• **SHORT EXERCISE**
Below is a block of data; give all of it again word for word.

= = = =

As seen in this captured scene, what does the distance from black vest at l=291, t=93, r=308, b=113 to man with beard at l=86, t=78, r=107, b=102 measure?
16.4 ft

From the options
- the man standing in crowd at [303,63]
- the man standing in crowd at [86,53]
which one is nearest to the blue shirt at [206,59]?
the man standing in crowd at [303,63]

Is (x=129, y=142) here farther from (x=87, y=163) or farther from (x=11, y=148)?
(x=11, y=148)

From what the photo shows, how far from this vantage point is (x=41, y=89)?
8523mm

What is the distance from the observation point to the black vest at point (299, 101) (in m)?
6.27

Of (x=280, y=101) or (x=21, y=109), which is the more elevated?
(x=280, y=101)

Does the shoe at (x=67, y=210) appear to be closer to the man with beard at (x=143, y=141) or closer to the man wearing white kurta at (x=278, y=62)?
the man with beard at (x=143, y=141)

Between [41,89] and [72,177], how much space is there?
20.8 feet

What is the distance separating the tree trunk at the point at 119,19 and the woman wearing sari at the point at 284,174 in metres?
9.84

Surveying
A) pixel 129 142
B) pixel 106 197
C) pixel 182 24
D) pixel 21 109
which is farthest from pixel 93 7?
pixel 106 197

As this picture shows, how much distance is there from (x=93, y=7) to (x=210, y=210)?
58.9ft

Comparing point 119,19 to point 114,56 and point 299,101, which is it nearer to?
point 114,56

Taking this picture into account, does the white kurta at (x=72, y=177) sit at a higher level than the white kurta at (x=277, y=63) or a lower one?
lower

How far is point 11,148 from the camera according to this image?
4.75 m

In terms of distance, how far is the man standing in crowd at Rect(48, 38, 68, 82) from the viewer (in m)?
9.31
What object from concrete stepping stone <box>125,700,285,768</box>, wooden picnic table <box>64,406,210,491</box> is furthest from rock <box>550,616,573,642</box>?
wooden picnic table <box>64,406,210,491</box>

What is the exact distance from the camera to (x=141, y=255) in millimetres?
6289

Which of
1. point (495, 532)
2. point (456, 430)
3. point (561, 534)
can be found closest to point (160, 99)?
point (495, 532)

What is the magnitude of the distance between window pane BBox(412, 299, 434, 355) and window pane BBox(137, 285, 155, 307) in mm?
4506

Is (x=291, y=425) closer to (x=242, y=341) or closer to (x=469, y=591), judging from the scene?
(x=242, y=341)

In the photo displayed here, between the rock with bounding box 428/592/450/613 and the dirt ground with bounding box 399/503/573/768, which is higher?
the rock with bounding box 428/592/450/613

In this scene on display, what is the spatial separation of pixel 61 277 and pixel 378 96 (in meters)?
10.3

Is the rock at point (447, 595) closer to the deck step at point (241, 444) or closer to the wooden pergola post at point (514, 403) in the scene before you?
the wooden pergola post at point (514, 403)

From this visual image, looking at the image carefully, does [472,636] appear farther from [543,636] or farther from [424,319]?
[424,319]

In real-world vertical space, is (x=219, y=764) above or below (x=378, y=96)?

= = = =

• **SOLUTION BELOW**
As seen in this captured scene, what does the distance from black vest at l=291, t=93, r=308, b=113 to man with beard at l=86, t=78, r=107, b=102 measure?
16.4 ft

From the options
- the man standing in crowd at [303,63]
- the man standing in crowd at [86,53]
which one is nearest to the blue shirt at [206,59]?
the man standing in crowd at [303,63]

Is (x=129, y=142) here farther from (x=87, y=163) or farther from (x=11, y=148)?
(x=11, y=148)

From what the photo shows, how far from this vantage point is (x=41, y=89)?
8523mm

What is the distance from the observation point to the black vest at point (299, 101) (in m)?
6.27

Of (x=280, y=101) or (x=21, y=109), which is the more elevated?
(x=280, y=101)

Does the shoe at (x=67, y=210) appear to be closer to the man with beard at (x=143, y=141) or closer to the man wearing white kurta at (x=278, y=62)?
the man with beard at (x=143, y=141)

Between [41,89] and [72,177], how much space is there?
20.8 feet

What is the distance separating the tree trunk at the point at 119,19 and the woman wearing sari at the point at 284,174 in metres?
9.84

Surveying
A) pixel 129 142
B) pixel 106 197
C) pixel 182 24
D) pixel 21 109
which is farthest from pixel 93 7?
pixel 106 197

As this picture shows, how much distance is there from (x=93, y=7) to (x=210, y=210)?
58.9ft

Comparing point 119,19 to point 114,56 and point 299,101, which is it nearer to?
point 114,56

Taking this picture into account, does the white kurta at (x=72, y=177) sit at a higher level than the white kurta at (x=277, y=63) or a lower one?
lower

How far is point 11,148 from the camera according to this image?
4.75 m

In terms of distance, how far is the man standing in crowd at Rect(48, 38, 68, 82) from the viewer (in m)?
9.31
What object from concrete stepping stone <box>125,700,285,768</box>, wooden picnic table <box>64,406,210,491</box> is furthest from rock <box>550,616,573,642</box>?
wooden picnic table <box>64,406,210,491</box>

What is the exact distance from the camera to (x=141, y=255) in millimetres?
6289

Which of
1. point (495, 532)
2. point (456, 430)
3. point (561, 534)
can be found closest to point (160, 99)?
point (495, 532)

What is the magnitude of the distance between window pane BBox(412, 299, 434, 355) and window pane BBox(137, 285, 155, 307) in mm?
4506

Is (x=291, y=425) closer to (x=242, y=341) or closer to (x=469, y=591), judging from the scene?
(x=242, y=341)

In the photo displayed here, between the rock with bounding box 428/592/450/613 and the dirt ground with bounding box 399/503/573/768, which is higher?
the rock with bounding box 428/592/450/613

In this scene on display, what is the spatial separation of pixel 61 277 and pixel 378 96 (in meters)?
10.3

Is the rock at point (447, 595) closer to the deck step at point (241, 444) or closer to the wooden pergola post at point (514, 403) in the scene before you?
the wooden pergola post at point (514, 403)

From this visual image, looking at the image carefully, does [472,636] appear farther from [543,636] or farther from [424,319]?
[424,319]

In real-world vertical space, is (x=219, y=764) above or below (x=378, y=96)?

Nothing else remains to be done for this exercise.